_YOUR ASSIGNMENT_: Below are records with pictures. Reproduce exactly the lines from the line with "Фотоий Alu изображения" to the line with "524 Chestnut Street, Baird, TX", inclusive, and leave each picture out.

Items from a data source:

============================================================

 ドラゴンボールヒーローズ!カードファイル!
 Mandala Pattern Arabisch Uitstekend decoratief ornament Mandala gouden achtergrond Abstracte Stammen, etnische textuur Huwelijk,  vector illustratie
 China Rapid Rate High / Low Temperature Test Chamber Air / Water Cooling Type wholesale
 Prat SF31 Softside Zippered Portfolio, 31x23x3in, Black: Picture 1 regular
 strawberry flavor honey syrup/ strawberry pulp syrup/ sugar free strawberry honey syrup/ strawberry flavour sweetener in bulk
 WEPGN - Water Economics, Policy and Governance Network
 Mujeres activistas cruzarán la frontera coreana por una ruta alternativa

============================================================

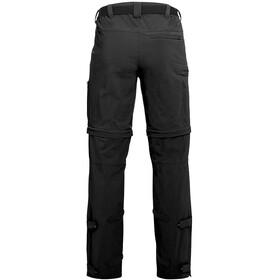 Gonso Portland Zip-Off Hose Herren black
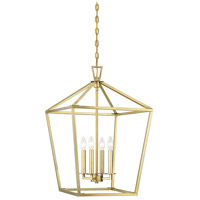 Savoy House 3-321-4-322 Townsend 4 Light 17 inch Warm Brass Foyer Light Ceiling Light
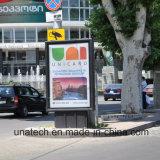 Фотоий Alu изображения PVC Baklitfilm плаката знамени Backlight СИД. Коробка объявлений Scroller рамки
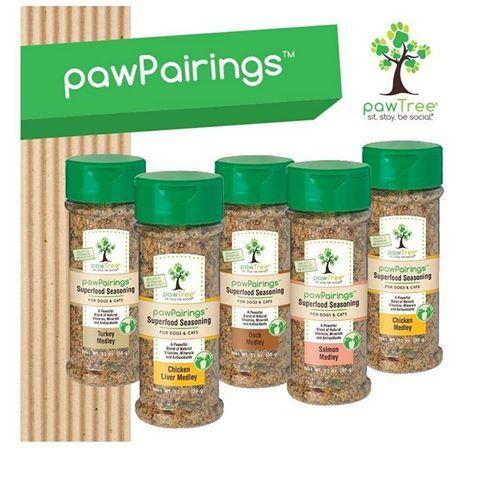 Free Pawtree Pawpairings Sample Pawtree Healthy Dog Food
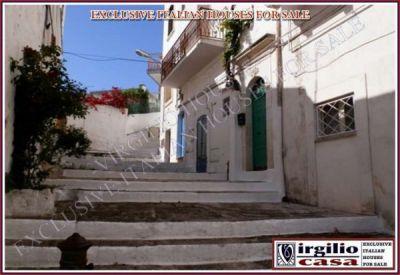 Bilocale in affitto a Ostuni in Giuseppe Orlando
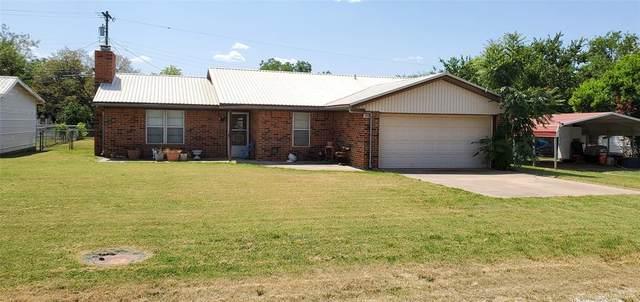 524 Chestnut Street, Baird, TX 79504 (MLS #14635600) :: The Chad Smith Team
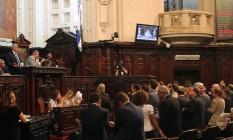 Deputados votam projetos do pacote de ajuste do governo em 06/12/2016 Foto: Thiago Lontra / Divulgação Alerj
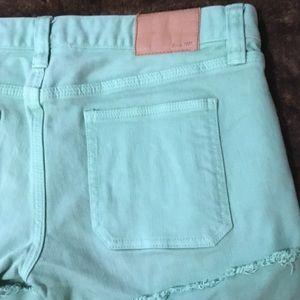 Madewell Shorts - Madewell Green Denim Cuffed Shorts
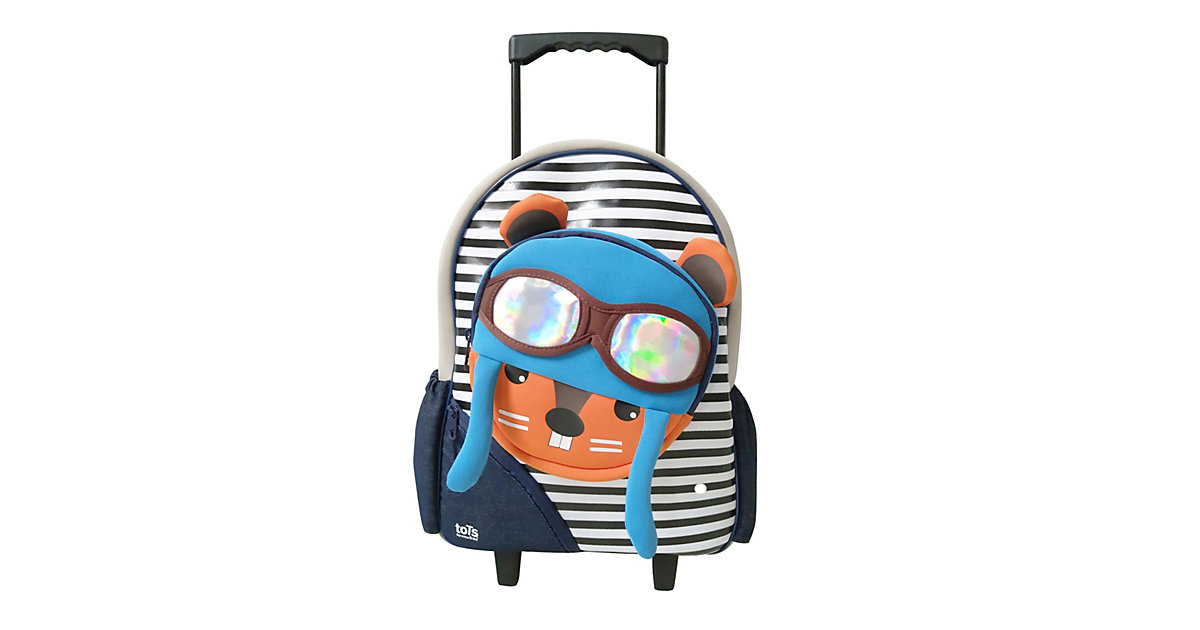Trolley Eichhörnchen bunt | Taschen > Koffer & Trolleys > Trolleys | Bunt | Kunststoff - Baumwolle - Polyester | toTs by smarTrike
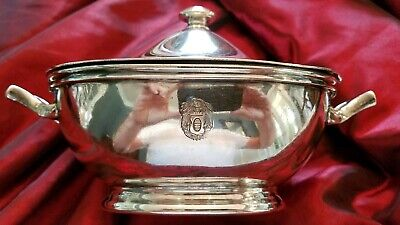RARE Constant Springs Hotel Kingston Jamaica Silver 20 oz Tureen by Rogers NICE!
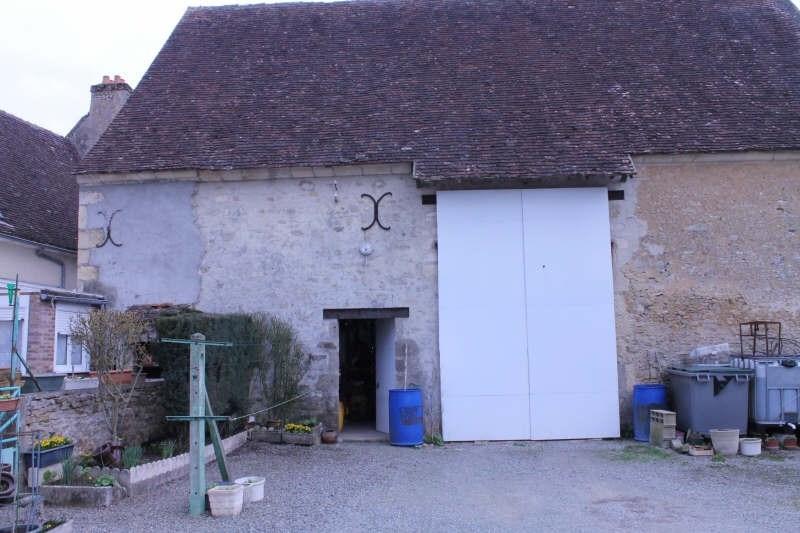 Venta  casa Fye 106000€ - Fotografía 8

============================================================

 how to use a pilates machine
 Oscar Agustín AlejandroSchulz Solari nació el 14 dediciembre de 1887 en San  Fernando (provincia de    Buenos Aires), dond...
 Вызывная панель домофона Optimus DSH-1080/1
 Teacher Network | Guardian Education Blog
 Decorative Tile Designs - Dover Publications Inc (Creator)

============================================================

_RESULT OF THE TASK_:
 Фотоий Alu изображения PVC Baklitfilm плаката знамени Backlight СИД. Коробка объявлений Scroller рамки
 Free Pawtree Pawpairings Sample Pawtree Healthy Dog Food
 Bilocale in affitto a Ostuni in Giuseppe Orlando
 524 Chestnut Street, Baird, TX 79504 (MLS #14635600) :: The Chad Smith Team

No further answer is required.